De forts personnages

Les décors superbes – des somptueuses villas aux campements de fortune de l’armée –, la beauté des paysages immergent dans ce début de XXe siècle où le raffinement (Eva Longoria en distinguée épouse du général Gorostieta) n’empêche pas le courage et la détermination. Le général Gorostieta magistralement interprété par Andy Garcia (Le Parrain, Ocean’s eleven, Adieu Cuba, etc.), fait preuve d’une force d’âme et d’une sensibilité profonde. Car ces rebelles ne sont pas des barbares, même s’ils sont amenés à combattre et à tuer. Bien que n’étant pas particulièrement pieux, le général se laisse convaincre de rejoindre les insurgés, plus par amour de la liberté que par celui du Christ-Roi. Mais peu à peu, la grâce fait son œuvre… et l’évolution des sentiments du soldat est palpable.

De grands acteurs

Il n’y a pas de petit rôle dans ce film, où chaque personnage est fort bien rendu. Il y a les militants d’une heure, les prêtres stoïques… et de jeunes héros. Parmi eux, l’adolescent José Sánchez del Rio (Mauricio Kuri). Fasciné par la personnalité de son curé, un saint prêtre assassiné sous ses yeux, il décide de s’engager. Pris sous la coupe du général, il aide partout où il peut… jusqu’à être capturé par les soldats fédéraux. Il sera d’une fidélité sans faille, refusant toute compromission et acceptant le martyre, au cri de « Viva el ­Cristo-Rey ». L’acteur Mauricio Kuri joue là une véritable passion, toute empreinte de foi et de résignation. Notons aussi l’affection mêlée de lâcheté du parrain de José, maire de la ville, dont l’attachement à son filleul cède le pas à une soumission servile au pouvoir. Parmi les jeunes femmes, engagées pour aider la rébellion, dont le courage, la détermination… et la peur aussi sont manifestes, la jeune Catalina Moreno (Maria pleine de grâce, Paris je t’aime, Magic Magic,…) dont le talent est remarquable. Plus discrète, mais non moins extraordinaire, la force d’âme de la mère du jeune José Sánchez del Rio qui l’accompagne jusque dans son martyre et l’offre, telle Notre Dame au pied de la Croix.
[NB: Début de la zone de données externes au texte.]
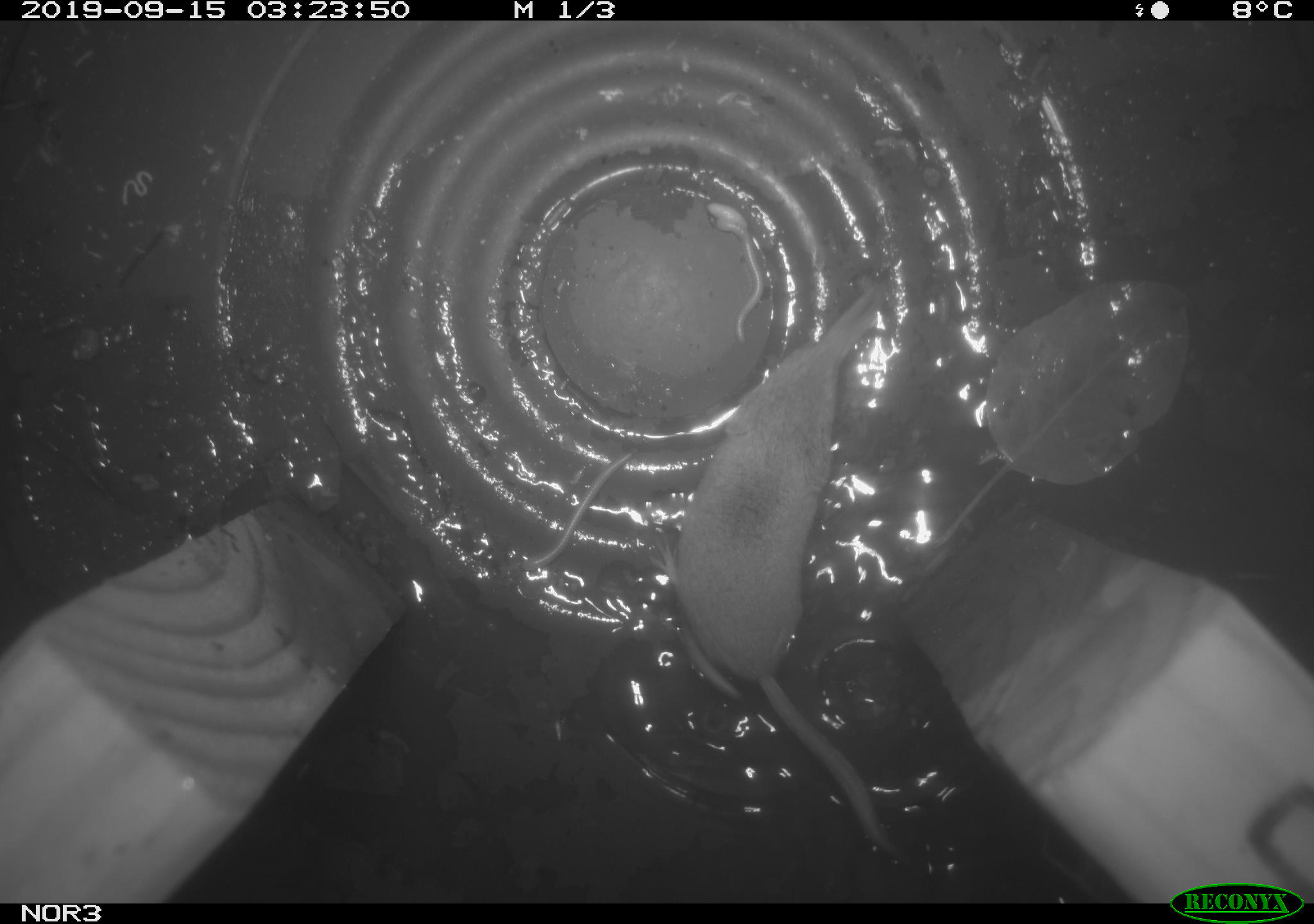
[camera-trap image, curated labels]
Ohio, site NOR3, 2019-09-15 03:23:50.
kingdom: Animalia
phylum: Chordata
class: Mammalia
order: Eulipotyphla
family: Soricidae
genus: Sorex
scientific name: Sorex cinereus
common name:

On notera la présence d’autres acteurs de talent : on retrouve Rubén Blades (Ennemis rapprochés, Sécurité rapprochée, Cartel…), Peter O’Toole (Laurence d’Arabie, Casino royale, Le Dernier Empereur,…), Santiago Cabrera, etc.

Deux heures de communion

La profondeur des sentiments ne manque donc pas tout au long de ces deux heures de spectacle. Certains regretteront peut-être la violence des combats, des persécutions, la crudité des supplices infligés au jeune José Sánchez del Rio, mais ce réalisme apparaît nécessaire afin de rendre compte de ces heures tragiques trop longtemps laissées aux oubliettes de l’Histoire. Hugues Kéraly avait déjà levé un voile dans son ouvrage qui vient d’être réédité, La Véritable Histoire des Cristeros. Souhaitons que le film aidera à mieux faire connaître ces martyrs dont certains ont été béatifiés en novembre 2005.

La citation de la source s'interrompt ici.